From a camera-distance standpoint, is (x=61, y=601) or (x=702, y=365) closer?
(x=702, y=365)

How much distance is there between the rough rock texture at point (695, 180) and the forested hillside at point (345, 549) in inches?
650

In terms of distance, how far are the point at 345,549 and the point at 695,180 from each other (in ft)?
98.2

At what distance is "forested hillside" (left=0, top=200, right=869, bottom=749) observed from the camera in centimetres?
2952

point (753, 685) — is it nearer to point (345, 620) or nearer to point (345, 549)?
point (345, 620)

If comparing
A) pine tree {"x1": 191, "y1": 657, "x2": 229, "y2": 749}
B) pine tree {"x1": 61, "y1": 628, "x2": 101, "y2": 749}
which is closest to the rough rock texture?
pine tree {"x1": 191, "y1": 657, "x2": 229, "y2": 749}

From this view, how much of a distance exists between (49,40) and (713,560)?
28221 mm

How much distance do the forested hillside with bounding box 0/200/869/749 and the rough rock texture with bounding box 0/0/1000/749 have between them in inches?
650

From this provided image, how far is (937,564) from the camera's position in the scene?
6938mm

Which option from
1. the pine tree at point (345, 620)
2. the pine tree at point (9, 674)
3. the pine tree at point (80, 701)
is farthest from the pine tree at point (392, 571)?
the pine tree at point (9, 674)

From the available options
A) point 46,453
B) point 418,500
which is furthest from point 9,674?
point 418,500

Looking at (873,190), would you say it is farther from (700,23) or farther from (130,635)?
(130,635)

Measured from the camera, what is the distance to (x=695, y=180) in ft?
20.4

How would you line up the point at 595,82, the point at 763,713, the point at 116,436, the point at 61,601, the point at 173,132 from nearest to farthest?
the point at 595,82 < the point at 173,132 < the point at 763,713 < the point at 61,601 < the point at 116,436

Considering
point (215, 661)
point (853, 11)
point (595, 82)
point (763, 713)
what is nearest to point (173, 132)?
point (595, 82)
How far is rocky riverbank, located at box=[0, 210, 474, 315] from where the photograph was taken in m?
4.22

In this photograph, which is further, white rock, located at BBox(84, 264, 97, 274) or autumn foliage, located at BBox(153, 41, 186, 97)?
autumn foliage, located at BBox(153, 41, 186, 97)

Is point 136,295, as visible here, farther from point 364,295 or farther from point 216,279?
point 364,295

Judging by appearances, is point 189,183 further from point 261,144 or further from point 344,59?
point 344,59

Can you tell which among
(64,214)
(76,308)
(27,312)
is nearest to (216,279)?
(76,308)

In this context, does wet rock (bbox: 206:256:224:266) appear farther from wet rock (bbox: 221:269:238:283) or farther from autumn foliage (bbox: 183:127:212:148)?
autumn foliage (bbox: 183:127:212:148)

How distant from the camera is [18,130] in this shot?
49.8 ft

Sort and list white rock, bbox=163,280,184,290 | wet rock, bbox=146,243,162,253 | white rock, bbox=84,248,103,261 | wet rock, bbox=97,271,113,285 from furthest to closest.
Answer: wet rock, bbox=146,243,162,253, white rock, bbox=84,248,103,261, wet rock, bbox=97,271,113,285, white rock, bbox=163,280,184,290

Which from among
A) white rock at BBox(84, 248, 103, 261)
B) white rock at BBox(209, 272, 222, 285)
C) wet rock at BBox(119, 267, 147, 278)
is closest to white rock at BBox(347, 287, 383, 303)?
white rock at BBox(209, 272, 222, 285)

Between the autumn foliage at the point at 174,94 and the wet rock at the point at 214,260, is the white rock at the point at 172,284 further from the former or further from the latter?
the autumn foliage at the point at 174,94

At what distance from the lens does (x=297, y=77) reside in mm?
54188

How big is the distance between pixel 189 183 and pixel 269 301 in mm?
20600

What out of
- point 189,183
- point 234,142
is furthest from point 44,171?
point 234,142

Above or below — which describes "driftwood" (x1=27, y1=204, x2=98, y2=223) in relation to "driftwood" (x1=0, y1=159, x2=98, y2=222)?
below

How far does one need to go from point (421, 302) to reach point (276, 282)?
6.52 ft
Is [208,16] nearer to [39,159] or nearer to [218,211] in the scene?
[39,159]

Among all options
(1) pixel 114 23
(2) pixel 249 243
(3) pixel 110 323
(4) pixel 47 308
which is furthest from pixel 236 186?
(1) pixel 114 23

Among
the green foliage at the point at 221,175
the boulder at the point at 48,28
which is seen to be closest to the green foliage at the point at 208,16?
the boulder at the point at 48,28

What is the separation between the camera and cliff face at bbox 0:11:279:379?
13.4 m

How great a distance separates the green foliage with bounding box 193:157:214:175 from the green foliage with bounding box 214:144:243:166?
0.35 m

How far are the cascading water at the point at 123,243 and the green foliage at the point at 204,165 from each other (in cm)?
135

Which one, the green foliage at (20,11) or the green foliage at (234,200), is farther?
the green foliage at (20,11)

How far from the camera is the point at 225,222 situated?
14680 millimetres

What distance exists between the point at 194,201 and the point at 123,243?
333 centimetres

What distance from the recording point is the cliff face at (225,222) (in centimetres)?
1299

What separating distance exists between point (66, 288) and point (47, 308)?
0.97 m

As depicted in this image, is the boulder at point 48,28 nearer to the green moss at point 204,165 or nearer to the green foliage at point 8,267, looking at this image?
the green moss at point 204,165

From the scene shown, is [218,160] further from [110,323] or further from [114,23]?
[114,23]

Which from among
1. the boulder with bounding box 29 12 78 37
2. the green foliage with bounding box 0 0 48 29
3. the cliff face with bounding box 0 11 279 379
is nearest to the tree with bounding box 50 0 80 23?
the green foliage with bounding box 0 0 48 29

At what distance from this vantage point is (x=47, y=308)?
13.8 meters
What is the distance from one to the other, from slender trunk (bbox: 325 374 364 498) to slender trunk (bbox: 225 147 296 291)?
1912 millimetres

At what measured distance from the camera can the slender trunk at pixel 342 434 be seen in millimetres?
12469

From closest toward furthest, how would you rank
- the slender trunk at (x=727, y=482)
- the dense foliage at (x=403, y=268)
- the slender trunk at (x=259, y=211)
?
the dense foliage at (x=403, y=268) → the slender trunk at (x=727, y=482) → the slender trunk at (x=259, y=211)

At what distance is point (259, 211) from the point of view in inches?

▶ Exercise
Extract every entry in the listing word for word.

▶ Written response
From a camera-distance standpoint, is (x=61, y=601) or (x=702, y=365) closer?
(x=702, y=365)

How much distance is there between the rough rock texture at point (695, 180) and the forested hillside at point (345, 549) in inches?
650

In terms of distance, how far are the point at 345,549 and the point at 695,180 from each other (in ft)?
98.2

At what distance is "forested hillside" (left=0, top=200, right=869, bottom=749) observed from the camera in centimetres?
2952

point (753, 685) — is it nearer to point (345, 620) or nearer to point (345, 549)?
point (345, 620)

If comparing
A) pine tree {"x1": 191, "y1": 657, "x2": 229, "y2": 749}
B) pine tree {"x1": 61, "y1": 628, "x2": 101, "y2": 749}
which is closest to the rough rock texture?
pine tree {"x1": 191, "y1": 657, "x2": 229, "y2": 749}

From this view, how much of a distance exists between (49,40) and (713,560)?
28221 mm

How much distance do the forested hillside with bounding box 0/200/869/749 and the rough rock texture with bounding box 0/0/1000/749 have between them in inches?
650

From this provided image, how far is (937,564) from the camera's position in the scene?
6938mm

Which option from
1. the pine tree at point (345, 620)
2. the pine tree at point (9, 674)
3. the pine tree at point (80, 701)
is farthest from the pine tree at point (392, 571)?
the pine tree at point (9, 674)

From the available options
A) point 46,453
B) point 418,500
which is furthest from point 9,674?
point 418,500

Looking at (873,190), would you say it is farther from (700,23) or farther from (130,635)?
(130,635)

Measured from the camera, what is the distance to (x=695, y=180) in ft?
20.4

How would you line up the point at 595,82, the point at 763,713, the point at 116,436, the point at 61,601, the point at 173,132 from nearest to farthest?
the point at 595,82 < the point at 173,132 < the point at 763,713 < the point at 61,601 < the point at 116,436

Considering
point (215, 661)
point (853, 11)
point (595, 82)
point (763, 713)
what is nearest to point (173, 132)?
point (595, 82)
How far is rocky riverbank, located at box=[0, 210, 474, 315] from where the photograph was taken in m?
4.22

In this photograph, which is further, white rock, located at BBox(84, 264, 97, 274) or autumn foliage, located at BBox(153, 41, 186, 97)?
autumn foliage, located at BBox(153, 41, 186, 97)

Is point 136,295, as visible here, farther from point 364,295 or farther from point 216,279?
point 364,295

Judging by appearances, is point 189,183 further from point 261,144 or further from point 344,59?
point 344,59

Can you tell which among
(64,214)
(76,308)
(27,312)
is nearest to (216,279)?
(76,308)

In this context, does wet rock (bbox: 206:256:224:266) appear farther from wet rock (bbox: 221:269:238:283) or farther from autumn foliage (bbox: 183:127:212:148)?
autumn foliage (bbox: 183:127:212:148)

How distant from the camera is [18,130] in this shot?
49.8 ft

Sort and list white rock, bbox=163,280,184,290 | wet rock, bbox=146,243,162,253 | white rock, bbox=84,248,103,261 | wet rock, bbox=97,271,113,285 from furthest to closest.
Answer: wet rock, bbox=146,243,162,253, white rock, bbox=84,248,103,261, wet rock, bbox=97,271,113,285, white rock, bbox=163,280,184,290

Which from among
A) white rock at BBox(84, 248, 103, 261)
B) white rock at BBox(209, 272, 222, 285)
C) wet rock at BBox(119, 267, 147, 278)
is closest to white rock at BBox(347, 287, 383, 303)?
white rock at BBox(209, 272, 222, 285)

Between the autumn foliage at the point at 174,94 and the wet rock at the point at 214,260, is the white rock at the point at 172,284 further from the former or further from the latter?
the autumn foliage at the point at 174,94

At what distance from the lens does (x=297, y=77) reside in mm?
54188

How big is the distance between pixel 189 183 and pixel 269 301 in mm?
20600

What out of
- point 189,183
- point 234,142
is furthest from point 44,171?
point 234,142

Above or below — which describes "driftwood" (x1=27, y1=204, x2=98, y2=223) in relation to "driftwood" (x1=0, y1=159, x2=98, y2=222)?
below

How far does one need to go from point (421, 302) to reach point (276, 282)?
6.52 ft
Is [208,16] nearer to [39,159] or nearer to [218,211] in the scene?
[39,159]

Among all options
(1) pixel 114 23
(2) pixel 249 243
(3) pixel 110 323
(4) pixel 47 308
which is furthest from pixel 236 186?
(1) pixel 114 23

Among
the green foliage at the point at 221,175
the boulder at the point at 48,28
which is seen to be closest to the green foliage at the point at 208,16?
the boulder at the point at 48,28

What is the separation between the camera and cliff face at bbox 0:11:279:379?
13.4 m

How great a distance separates the green foliage with bounding box 193:157:214:175 from the green foliage with bounding box 214:144:243:166?
0.35 m

How far are the cascading water at the point at 123,243 and the green foliage at the point at 204,165 from each other (in cm)?
135

Which one, the green foliage at (20,11) or the green foliage at (234,200), is farther?
the green foliage at (20,11)

How far from the camera is the point at 225,222 situated?
14680 millimetres

What distance exists between the point at 194,201 and the point at 123,243?
333 centimetres

What distance from the recording point is the cliff face at (225,222) (in centimetres)?
1299

What separating distance exists between point (66, 288) and point (47, 308)?
0.97 m

As depicted in this image, is the boulder at point 48,28 nearer to the green moss at point 204,165 or nearer to the green foliage at point 8,267, looking at this image?
the green moss at point 204,165

From the scene shown, is [218,160] further from [110,323] or further from [114,23]?
[114,23]

Which from among
1. the boulder with bounding box 29 12 78 37
2. the green foliage with bounding box 0 0 48 29
3. the cliff face with bounding box 0 11 279 379
is nearest to the tree with bounding box 50 0 80 23?
the green foliage with bounding box 0 0 48 29

At what distance from this vantage point is (x=47, y=308)?
13.8 meters
What is the distance from one to the other, from slender trunk (bbox: 325 374 364 498) to slender trunk (bbox: 225 147 296 291)?
1912 millimetres

At what measured distance from the camera can the slender trunk at pixel 342 434 be seen in millimetres?
12469

From closest toward furthest, how would you rank
- the slender trunk at (x=727, y=482)
- the dense foliage at (x=403, y=268)
- the slender trunk at (x=259, y=211)
?
the dense foliage at (x=403, y=268) → the slender trunk at (x=727, y=482) → the slender trunk at (x=259, y=211)

At what distance is point (259, 211) from the point of view in inches?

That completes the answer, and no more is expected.